§ **Set problem 1**
In one to three sentences, explain why the review of the dinosaur documentary calls Coria's learned reflections and Sutherland's poetic rumblings largely decorative.
§ **Set problem 2**
Continue the review of the dinosaur documentary from its last sentence.

§ **Selected passage**
Dinosaurs: Giants of Patagonia

A documentary by Marc Fafard. Rated G. At the Imax Theatre at Canada Place

How many of you have been to high school? Then you'll appreciate that education, while good to have, is often difficult to enjoy. This is as true of documentary-film viewing as it is of taking French 11 at Burnaby North.

Dinosaurs: Giants of Patagonia begins with a premise suspiciously foreshadowing of well-meant earnestness. It shows us Rodolfo Coria, paleontologist, driving through the endless Argentine plain in his gleaming pickup (a Ford, causing a momentary disconnect from the narration by Donald "Voice of Volvo" Sutherland). Although Coria has helped discover a dozen of the 700 known dinosaur species, and exudes the raffish charm of a young Omar Sharif, it is a bit worrisome to see him kneeling down amid a cache of half-excavated bones in the desert. Even at a compact 40 minutes, the film is in danger of seeming rather dry. (Har.)

Thankfully, director Marc Fafard brings an exultantly B-movie sensibility to the proceedings. Coria's learned reflections and Sutherland's poetic rumblings wind up being largely decorative, since each chunk of information is immediately translated into computer-animated action. It's called dumbing-down, and I like it. You don't go to 3-D Imax movies to listen. You come to see humongous dinosaurs running toward you, biting the hell out of stuff!

§ **Data provided**

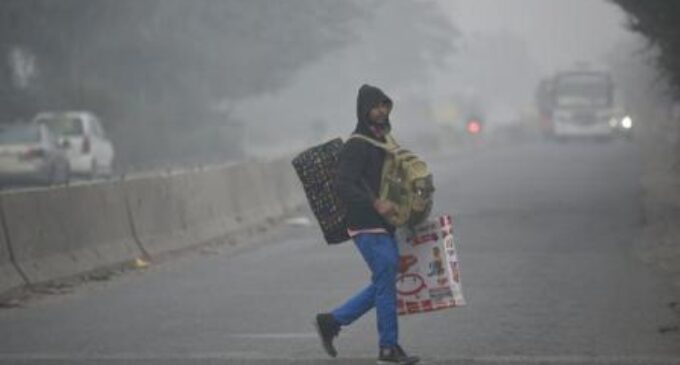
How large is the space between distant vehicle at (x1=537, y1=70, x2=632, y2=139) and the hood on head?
198 feet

§ **Task response 1**
They end up largely decorative because each chunk of information they give is immediately translated into computer-animated action.

§ **Task response 2**
Fafard gets that. He hauls out an impressive array of tricks to keep the show going, from the brisk pace and thriller music to epic compositions and top visual effects. Fafard focuses on three particular species discovered in Argentina, giving them cute nicknames and projecting the types of interactions that might have occurred. This makes the film appealing for kids and movie critics with ADD, while imparting a lot of information about these beasts–scale, longevity, ubiquity, and even something of their behaviour. Since they've become characters, instead of merely lessons, their sudden end in meteor flame and black-sky winter takes on tragic qualities. One hopes that our successor species can do as well for humans.